▶ _EXERCISE PASSAGE_
*** Begin section ***
Investigators with the Polish Institute of National Remembrance (IPN) have discovered what they claim are two mass graves containing the ashes of at least 8,000 Polish citizens who were killed by the Germans during the Second World War.
According to reports, around 17 tons of ashes were found in the two pits, which measure approximately 10 feet deep. The discovery was made by archaeologists and anthropologists with the IPN in Iłowo-Osada, in the Białuty Forest. Historians and experts have long known that the wooded area was the final resting place for many Polish victims of the German Army, but the exact location of the graves wasn’t known until now.
The institute’s archaeologists located traces of clothing, buttons and other items in the graves. Nothing of value was found, indicating the bodies were likely robbed before they were burned.
To mark the discovery, the IPN held a ceremony, which featured speeches and a wreath-laying.
According to experts, the remains likely belong to prisoners of Soldau concentration camp, which was erected following the German invasion of Poland in 1939. The camp was founded by SS-Brigadeführer Otto Rasch on the former Polish Army barracks in Działdowo, with approval from high-ranking SS official Reinhard Heydrich, and was used for transit, internment and extermination.
The first prisoners – Polish Army servicemen charged with defending Modlin Fortress – arrived toward the end of September 1939. It’s believed at least 30,000 prisoners were held at Soldau over the course of the Second World War, including Polish elites, political opponents, military members, the intelligentsia, clergymen, resistance fighters and people of the Jewish faith.
*** End section ***
▶ _DATA SHOWN_
*** Begin section ***
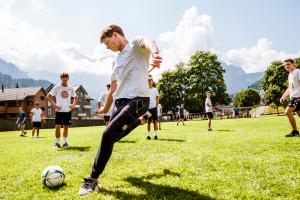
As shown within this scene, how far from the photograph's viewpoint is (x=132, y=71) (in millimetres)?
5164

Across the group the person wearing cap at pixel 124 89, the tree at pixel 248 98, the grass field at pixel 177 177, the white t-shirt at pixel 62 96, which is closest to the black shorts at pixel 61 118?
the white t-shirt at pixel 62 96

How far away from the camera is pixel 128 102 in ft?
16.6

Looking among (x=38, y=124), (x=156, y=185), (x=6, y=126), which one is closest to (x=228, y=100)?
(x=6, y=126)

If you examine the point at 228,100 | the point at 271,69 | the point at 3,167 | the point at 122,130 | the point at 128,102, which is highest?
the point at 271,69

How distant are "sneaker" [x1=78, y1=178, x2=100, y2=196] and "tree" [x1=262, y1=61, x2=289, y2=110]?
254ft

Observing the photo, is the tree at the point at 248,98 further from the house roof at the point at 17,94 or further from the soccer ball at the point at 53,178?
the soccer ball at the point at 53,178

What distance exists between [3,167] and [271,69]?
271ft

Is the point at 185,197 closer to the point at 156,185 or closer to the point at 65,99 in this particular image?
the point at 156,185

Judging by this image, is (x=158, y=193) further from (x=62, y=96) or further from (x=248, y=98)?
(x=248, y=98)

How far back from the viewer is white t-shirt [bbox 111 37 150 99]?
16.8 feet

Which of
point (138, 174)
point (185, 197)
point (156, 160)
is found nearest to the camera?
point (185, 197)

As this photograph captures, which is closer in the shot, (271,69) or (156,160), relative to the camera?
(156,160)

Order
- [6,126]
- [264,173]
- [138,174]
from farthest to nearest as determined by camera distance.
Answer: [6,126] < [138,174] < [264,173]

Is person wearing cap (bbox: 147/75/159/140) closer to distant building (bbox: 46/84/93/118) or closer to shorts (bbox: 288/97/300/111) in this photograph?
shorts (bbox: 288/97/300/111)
*** End section ***
*** Begin section ***
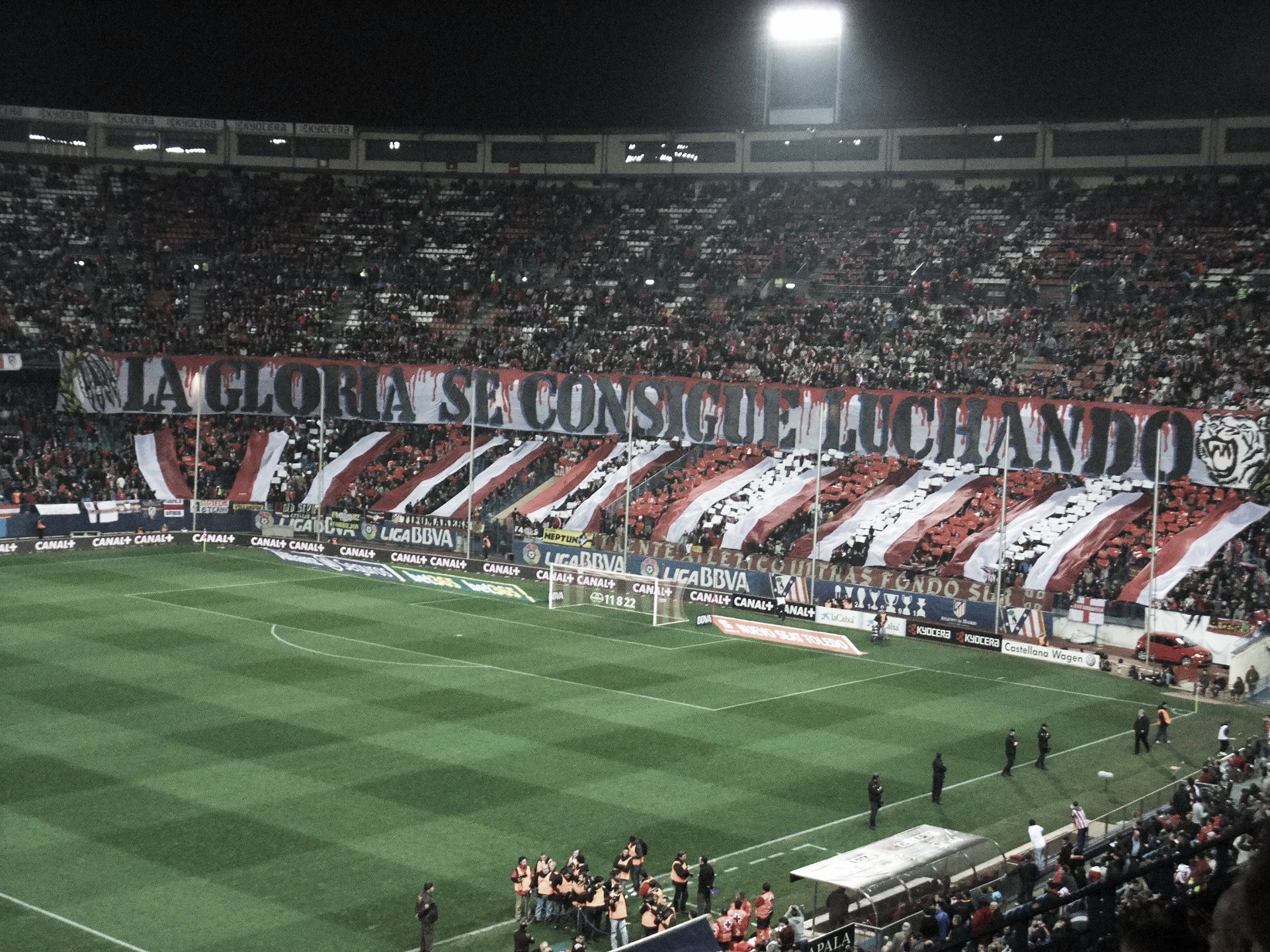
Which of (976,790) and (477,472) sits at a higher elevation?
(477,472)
*** End section ***
▶ _WHAT THIS EXERCISE ASKS_
- A) Print everything from "Investigators with the" down to "known until now." from the mass graves article, word for word.
- B) Answer these questions using the mass graves article:
(i) About how many tons of ashes were found in the two pits?
(ii) In which forest was the discovery made?
(iii) Who founded Soldau concentration camp?
- C) Write the next part of the mass graves article, starting after its last sentence.

▶ _RESULTS BY TASK_
- A)
Investigators with the Polish Institute of National Remembrance (IPN) have discovered what they claim are two mass graves containing the ashes of at least 8,000 Polish citizens who were killed by the Germans during the Second World War.
According to reports, around 17 tons of ashes were found in the two pits, which measure approximately 10 feet deep. The discovery was made by archaeologists and anthropologists with the IPN in Iłowo-Osada, in the Białuty Forest. Historians and experts have long known that the wooded area was the final resting place for many Polish victims of the German Army, but the exact location of the graves wasn’t known until now.

- B)
(i) Around 17 tons.
(ii) The Białuty Forest.
(iii) SS-Brigadeführer Otto Rasch.

- C)
Executions occurred at the camp between 1940-44, during which a large number of inmates were killed or died of other causes, such as disease and malnutrition.
According to Karol Nawrocki, the head of the IPN, the German Army began excavating the bodies of those killed at Soldau in March 1944. From there, they were “brought out, burned and pulverized in order to prevent this crime from ever being known, in order to prevent anyone taking responsibility for it.” Once the ashes were buried, trees were planted over the graves.
This job was conducted by Jewish inmates, who themselves were killed by their captors. Tomasz Jankowski, a prosecutor with the IPN, believes those buried at this particular gravesite were likely murdered around 1939.
“We have taken samples from the ashes, which will then be studied in the laboratory,” Andrzej Ossowski, a genetics researcher with Pomeranian Medical University, told AFP. “We will be able to carry out DNA analyses, which will allow us to learn more about the identity of the victims.”
The Polish Institute of National Remembrance is tasked with investigating war crimes committed by the Germans throughout World War II, as well as communist crimes against Polish citizens. If the perpetrators are still alive, the institute has the power to bring charges against them.